Le rattrapage actuel de la Chine rappelle l'échec de la Révolution Culturelle à suivre sa propre voie, avec ses propres techniques, d'avoir oublié les principes d'un matérialisme historique si dénigré alors que le progrès technique bouleverse les rapports sociaux comme jamais et s'impose très matériellement au système de production comme, en son temps, la machine à vapeur à l'industrie. En fait, ce qui rend désormais si tangible le caractère impersonnel et inéluctable de l'évolution technique, c'est bien son accélération dont on n'a encore rien vu, étant donné ce qui nous attend dans les prochaines années. Ce déferlement incessant suscite inévitablement une levée des résistances individuelles et ce qui devient simplement une critique des nouvelles techniques soumises à des comités d'éthique absolument sans autre effectivité qu'un très léger retard dans leur adoption. Il n'y a pas à s'en étonner, la résistance à l'évolution fait partie intégrante de l'évolution, de sa robustesse, mais sans autre effet qu'éphémère et très localisé. On peut empêcher localement des infrastructures, interdire des OGM (mais importer du soja modifié), tenter de sortir du nucléaire, réglementer à tour de bras mais pas empêcher partout dans le monde ces techniques d'être employées et perfectionnées, jusqu'à devoir s'y convertir malgré nous.

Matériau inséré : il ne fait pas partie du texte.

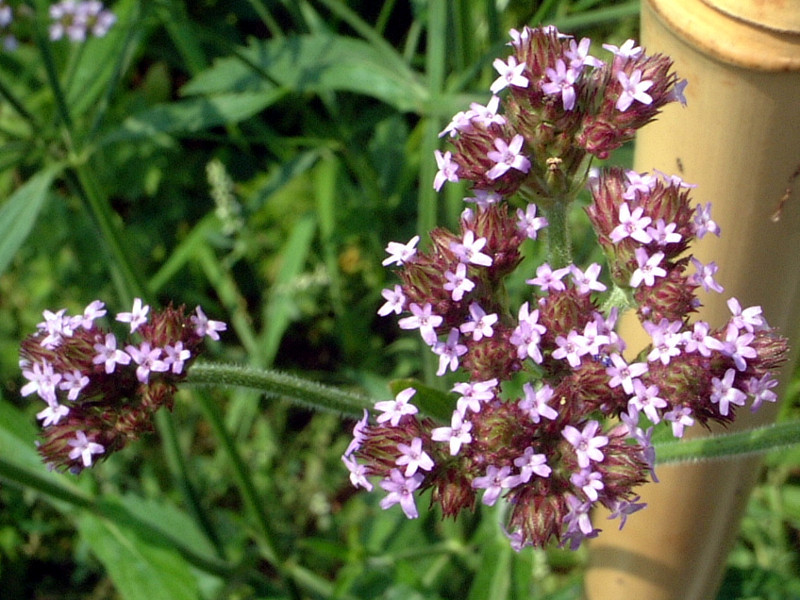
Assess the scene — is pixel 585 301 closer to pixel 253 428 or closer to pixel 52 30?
pixel 253 428

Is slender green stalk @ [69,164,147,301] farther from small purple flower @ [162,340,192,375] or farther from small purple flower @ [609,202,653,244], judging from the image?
small purple flower @ [609,202,653,244]

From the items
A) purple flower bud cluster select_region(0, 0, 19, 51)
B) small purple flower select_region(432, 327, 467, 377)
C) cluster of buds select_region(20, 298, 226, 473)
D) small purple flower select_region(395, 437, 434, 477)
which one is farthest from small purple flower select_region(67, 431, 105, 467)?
purple flower bud cluster select_region(0, 0, 19, 51)

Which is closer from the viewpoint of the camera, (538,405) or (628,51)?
(538,405)

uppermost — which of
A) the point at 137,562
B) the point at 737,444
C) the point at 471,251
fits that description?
the point at 471,251

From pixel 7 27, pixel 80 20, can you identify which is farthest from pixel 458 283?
pixel 7 27

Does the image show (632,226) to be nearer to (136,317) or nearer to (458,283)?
(458,283)

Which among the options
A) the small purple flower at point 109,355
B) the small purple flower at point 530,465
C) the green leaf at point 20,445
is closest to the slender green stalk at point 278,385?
the small purple flower at point 109,355

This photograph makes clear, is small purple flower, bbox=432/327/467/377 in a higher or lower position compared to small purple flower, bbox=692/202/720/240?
lower
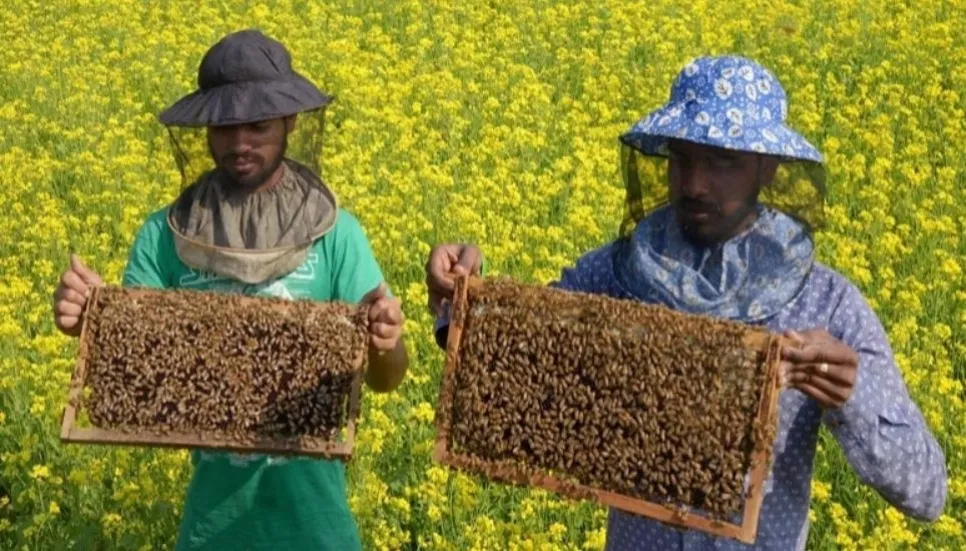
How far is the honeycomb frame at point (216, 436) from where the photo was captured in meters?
3.43

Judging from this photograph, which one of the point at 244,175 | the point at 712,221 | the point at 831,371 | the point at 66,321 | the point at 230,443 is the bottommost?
the point at 230,443

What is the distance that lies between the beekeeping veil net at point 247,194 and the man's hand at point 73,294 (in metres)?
0.31

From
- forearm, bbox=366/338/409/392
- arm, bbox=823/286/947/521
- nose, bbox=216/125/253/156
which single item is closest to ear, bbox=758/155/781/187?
arm, bbox=823/286/947/521

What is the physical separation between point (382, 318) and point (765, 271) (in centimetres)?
92

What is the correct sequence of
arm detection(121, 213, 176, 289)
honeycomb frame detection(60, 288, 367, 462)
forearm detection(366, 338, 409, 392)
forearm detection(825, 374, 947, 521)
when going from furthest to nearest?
arm detection(121, 213, 176, 289) < forearm detection(366, 338, 409, 392) < honeycomb frame detection(60, 288, 367, 462) < forearm detection(825, 374, 947, 521)

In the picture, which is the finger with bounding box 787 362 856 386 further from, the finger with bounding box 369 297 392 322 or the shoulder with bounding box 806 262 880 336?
the finger with bounding box 369 297 392 322

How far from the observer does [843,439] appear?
307cm

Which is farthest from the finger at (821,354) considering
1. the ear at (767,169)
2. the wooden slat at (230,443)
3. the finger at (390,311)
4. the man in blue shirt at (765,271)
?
the wooden slat at (230,443)

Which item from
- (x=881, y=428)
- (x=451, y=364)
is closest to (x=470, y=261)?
(x=451, y=364)

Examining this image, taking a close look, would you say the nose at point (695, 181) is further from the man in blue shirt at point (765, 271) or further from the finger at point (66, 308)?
the finger at point (66, 308)

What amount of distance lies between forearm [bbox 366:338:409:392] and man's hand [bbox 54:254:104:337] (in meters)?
0.71

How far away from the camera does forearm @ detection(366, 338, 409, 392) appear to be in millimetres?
3668

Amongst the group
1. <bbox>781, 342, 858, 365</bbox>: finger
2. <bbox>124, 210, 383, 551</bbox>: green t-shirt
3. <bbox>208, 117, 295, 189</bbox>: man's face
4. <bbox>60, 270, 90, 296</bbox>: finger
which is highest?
<bbox>208, 117, 295, 189</bbox>: man's face

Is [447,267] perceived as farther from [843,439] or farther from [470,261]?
[843,439]
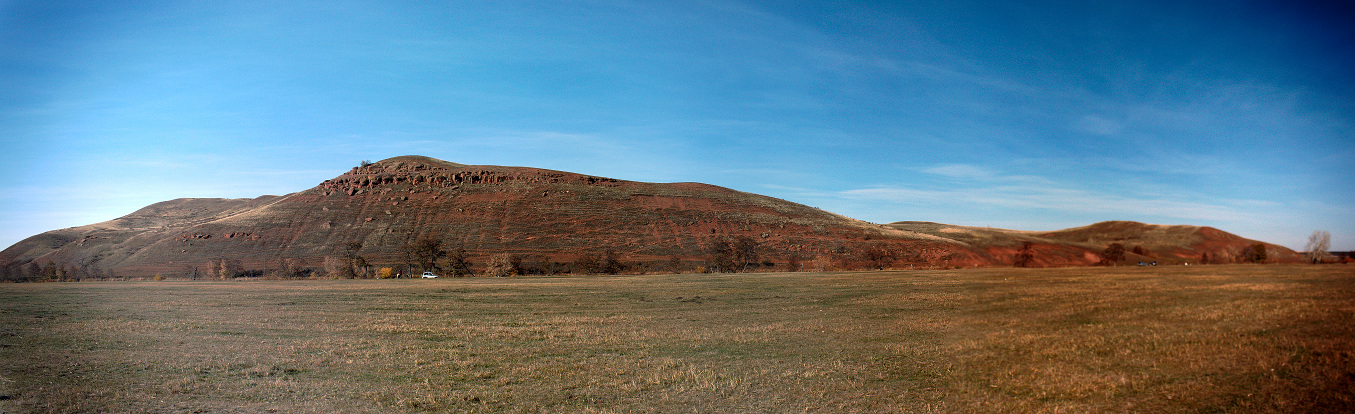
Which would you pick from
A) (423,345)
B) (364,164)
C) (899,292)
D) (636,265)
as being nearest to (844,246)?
(636,265)

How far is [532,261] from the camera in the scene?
235 ft

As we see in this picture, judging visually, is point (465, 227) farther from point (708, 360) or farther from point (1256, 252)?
point (1256, 252)

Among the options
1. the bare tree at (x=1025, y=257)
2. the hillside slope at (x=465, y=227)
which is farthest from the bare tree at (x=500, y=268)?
the bare tree at (x=1025, y=257)

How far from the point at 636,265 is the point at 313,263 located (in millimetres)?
39665

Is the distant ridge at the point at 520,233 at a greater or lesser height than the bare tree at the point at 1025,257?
greater

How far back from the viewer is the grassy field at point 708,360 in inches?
311

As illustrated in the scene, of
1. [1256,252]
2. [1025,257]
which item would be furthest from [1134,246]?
[1025,257]

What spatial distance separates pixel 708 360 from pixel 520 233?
75987mm

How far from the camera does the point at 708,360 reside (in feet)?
36.0

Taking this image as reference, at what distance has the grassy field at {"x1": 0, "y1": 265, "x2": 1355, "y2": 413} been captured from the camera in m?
7.89

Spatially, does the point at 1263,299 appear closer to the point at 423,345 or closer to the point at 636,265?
the point at 423,345

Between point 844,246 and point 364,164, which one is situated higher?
point 364,164

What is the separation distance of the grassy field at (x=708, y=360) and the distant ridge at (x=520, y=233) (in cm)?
5061

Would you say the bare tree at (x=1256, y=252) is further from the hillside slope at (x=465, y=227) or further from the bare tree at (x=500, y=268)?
Answer: the bare tree at (x=500, y=268)
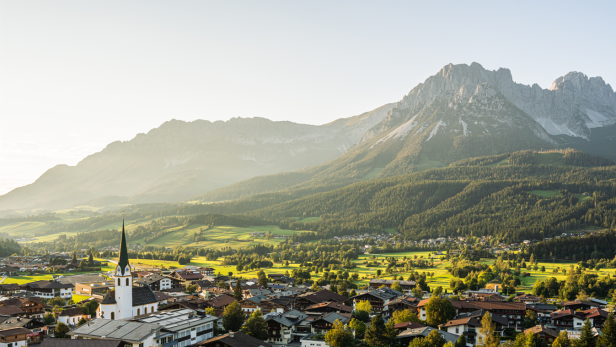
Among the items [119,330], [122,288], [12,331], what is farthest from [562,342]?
[12,331]

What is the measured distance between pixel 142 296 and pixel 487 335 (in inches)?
1643

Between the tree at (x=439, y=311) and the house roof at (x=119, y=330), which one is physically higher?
the house roof at (x=119, y=330)

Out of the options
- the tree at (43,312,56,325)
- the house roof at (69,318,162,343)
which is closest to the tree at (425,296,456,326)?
the house roof at (69,318,162,343)

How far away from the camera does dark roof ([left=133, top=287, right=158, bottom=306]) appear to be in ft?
211

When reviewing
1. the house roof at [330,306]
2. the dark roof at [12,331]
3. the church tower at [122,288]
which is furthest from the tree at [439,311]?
the dark roof at [12,331]

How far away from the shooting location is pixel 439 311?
6919 cm

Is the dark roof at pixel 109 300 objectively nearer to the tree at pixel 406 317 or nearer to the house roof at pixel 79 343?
the house roof at pixel 79 343

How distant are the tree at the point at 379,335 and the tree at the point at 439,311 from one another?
10.5 m

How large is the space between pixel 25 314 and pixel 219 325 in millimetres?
27799

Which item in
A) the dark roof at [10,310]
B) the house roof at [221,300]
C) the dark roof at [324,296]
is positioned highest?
the dark roof at [10,310]

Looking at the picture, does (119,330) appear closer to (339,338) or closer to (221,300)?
(339,338)

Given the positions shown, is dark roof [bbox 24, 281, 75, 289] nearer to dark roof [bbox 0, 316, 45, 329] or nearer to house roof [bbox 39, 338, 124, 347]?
dark roof [bbox 0, 316, 45, 329]

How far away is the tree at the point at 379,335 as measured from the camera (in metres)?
59.6

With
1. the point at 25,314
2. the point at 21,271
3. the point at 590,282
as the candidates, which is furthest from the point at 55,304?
the point at 590,282
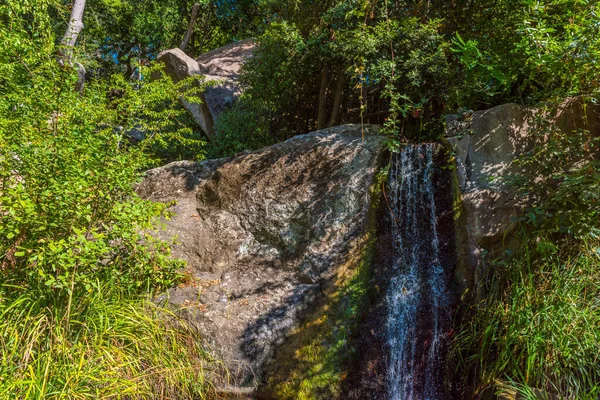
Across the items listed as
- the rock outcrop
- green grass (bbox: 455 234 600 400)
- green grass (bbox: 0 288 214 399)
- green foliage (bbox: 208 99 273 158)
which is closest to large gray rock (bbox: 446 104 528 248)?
green grass (bbox: 455 234 600 400)

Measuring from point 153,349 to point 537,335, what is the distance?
2.90 m

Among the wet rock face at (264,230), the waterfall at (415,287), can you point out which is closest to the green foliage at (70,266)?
the wet rock face at (264,230)

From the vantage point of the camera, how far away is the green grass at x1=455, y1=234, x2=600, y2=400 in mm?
2758

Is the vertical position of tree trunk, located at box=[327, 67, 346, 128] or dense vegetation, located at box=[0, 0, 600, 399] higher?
tree trunk, located at box=[327, 67, 346, 128]

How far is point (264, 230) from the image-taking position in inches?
193

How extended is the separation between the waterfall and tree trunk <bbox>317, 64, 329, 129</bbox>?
88.2 inches

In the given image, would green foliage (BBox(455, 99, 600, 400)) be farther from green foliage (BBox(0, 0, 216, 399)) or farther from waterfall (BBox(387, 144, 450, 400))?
green foliage (BBox(0, 0, 216, 399))

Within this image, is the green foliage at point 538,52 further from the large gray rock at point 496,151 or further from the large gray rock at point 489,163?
the large gray rock at point 489,163

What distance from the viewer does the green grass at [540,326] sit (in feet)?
9.05

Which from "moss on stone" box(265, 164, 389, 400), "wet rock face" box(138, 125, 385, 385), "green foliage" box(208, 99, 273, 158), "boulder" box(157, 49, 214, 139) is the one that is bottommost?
"moss on stone" box(265, 164, 389, 400)

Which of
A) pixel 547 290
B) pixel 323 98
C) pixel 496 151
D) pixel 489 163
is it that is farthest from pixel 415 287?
pixel 323 98

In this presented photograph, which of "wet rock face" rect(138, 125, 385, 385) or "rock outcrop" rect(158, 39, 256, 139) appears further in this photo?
"rock outcrop" rect(158, 39, 256, 139)

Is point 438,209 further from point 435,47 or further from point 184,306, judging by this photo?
point 184,306

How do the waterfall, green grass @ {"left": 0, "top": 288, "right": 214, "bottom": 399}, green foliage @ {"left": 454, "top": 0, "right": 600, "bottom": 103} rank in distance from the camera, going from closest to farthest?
1. green grass @ {"left": 0, "top": 288, "right": 214, "bottom": 399}
2. green foliage @ {"left": 454, "top": 0, "right": 600, "bottom": 103}
3. the waterfall
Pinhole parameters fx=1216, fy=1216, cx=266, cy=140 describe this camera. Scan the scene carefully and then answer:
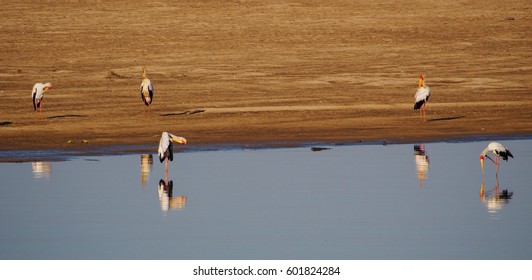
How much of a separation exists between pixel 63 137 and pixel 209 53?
11.8 m

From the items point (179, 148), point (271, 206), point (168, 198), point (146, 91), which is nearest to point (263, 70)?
point (146, 91)

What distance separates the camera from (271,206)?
1279cm

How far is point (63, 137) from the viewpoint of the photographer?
19.2 m

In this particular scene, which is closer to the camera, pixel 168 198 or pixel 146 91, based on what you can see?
pixel 168 198

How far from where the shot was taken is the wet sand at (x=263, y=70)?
2005 centimetres

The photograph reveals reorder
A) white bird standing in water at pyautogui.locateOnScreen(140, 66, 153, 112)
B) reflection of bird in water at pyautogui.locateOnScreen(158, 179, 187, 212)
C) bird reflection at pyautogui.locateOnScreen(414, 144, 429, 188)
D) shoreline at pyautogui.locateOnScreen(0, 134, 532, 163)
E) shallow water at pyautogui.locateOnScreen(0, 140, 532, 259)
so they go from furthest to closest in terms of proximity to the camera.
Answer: white bird standing in water at pyautogui.locateOnScreen(140, 66, 153, 112) → shoreline at pyautogui.locateOnScreen(0, 134, 532, 163) → bird reflection at pyautogui.locateOnScreen(414, 144, 429, 188) → reflection of bird in water at pyautogui.locateOnScreen(158, 179, 187, 212) → shallow water at pyautogui.locateOnScreen(0, 140, 532, 259)

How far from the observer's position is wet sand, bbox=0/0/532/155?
2005cm

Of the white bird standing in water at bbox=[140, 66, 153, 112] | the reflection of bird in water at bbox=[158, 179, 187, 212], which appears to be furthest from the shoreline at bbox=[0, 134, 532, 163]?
the white bird standing in water at bbox=[140, 66, 153, 112]

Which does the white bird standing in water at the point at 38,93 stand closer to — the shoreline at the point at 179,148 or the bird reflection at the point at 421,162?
the shoreline at the point at 179,148

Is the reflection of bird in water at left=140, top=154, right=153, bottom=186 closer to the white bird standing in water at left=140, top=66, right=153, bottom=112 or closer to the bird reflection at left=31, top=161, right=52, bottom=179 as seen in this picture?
the bird reflection at left=31, top=161, right=52, bottom=179

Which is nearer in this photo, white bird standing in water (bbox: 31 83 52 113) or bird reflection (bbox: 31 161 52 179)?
bird reflection (bbox: 31 161 52 179)

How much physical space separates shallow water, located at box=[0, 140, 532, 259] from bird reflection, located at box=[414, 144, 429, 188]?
0.03 m

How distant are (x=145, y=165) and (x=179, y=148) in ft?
5.45

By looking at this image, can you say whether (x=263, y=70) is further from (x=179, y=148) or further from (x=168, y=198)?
(x=168, y=198)
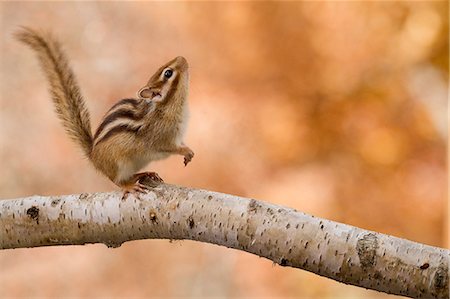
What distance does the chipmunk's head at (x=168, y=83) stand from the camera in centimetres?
84

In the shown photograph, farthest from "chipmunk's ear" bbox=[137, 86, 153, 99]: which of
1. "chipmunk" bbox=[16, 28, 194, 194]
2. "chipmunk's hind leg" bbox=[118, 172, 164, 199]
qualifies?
"chipmunk's hind leg" bbox=[118, 172, 164, 199]

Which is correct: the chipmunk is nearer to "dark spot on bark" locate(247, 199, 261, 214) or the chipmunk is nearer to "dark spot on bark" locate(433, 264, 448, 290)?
"dark spot on bark" locate(247, 199, 261, 214)

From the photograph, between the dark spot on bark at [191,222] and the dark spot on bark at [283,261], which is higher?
the dark spot on bark at [191,222]

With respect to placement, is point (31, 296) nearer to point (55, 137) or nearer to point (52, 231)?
point (55, 137)

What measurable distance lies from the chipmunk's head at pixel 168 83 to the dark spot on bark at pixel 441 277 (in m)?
0.38

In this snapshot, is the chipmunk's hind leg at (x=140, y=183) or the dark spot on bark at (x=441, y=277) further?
the chipmunk's hind leg at (x=140, y=183)

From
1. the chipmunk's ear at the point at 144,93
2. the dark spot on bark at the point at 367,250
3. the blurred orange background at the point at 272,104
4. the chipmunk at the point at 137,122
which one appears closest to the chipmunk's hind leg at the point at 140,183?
the chipmunk at the point at 137,122

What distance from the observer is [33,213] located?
2.73 feet

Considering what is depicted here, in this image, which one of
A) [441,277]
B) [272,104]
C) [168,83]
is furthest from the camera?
[272,104]

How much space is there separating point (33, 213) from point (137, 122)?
166 mm

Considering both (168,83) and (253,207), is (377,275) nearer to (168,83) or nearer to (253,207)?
(253,207)

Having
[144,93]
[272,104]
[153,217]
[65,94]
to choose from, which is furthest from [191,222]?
[272,104]

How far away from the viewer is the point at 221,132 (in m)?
1.97

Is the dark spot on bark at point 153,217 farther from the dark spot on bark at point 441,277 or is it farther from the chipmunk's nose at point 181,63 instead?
the dark spot on bark at point 441,277
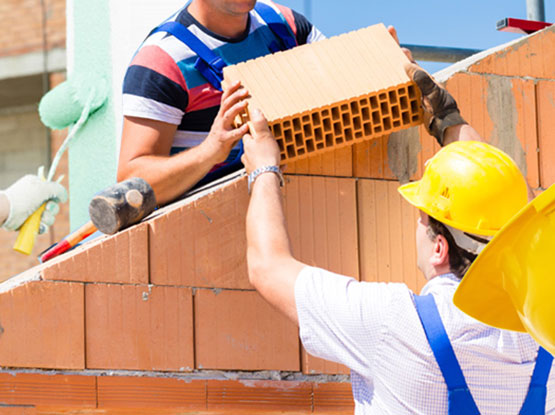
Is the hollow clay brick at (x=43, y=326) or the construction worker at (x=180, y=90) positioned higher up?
the construction worker at (x=180, y=90)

Il est en effet impossible d'oublier ce qu'on a appris, notre histoire étant celle d'un savoir cumulatif dans les sciences et techniques. L'évolution technique est largement darwinienne, guidée dans l'après-coup par l'information, l'extérieur, le milieu et non par les individus qui l'explorent, prenant ainsi véritablement le relais de l'évolution génétique qu'elle accélère déjà. Au même titre que l'évolution de l'espèce, mais pour des temps nettement plus réduits, l'état des techniques constitue le marqueur d'une époque et de notre être-au-monde, des transformations auxquelles nous sommes confrontés dans notre existence historique concrète et singulière, le vrai passage du temps qu'on ne rattrape jamais. Il vaut mieux le savoir et savoir que ça n'est pas près de s'arrêter, que nous ne pourrons ni sauter du train en marche ni faire barrage de notre corps à la vague qui nous engloutit.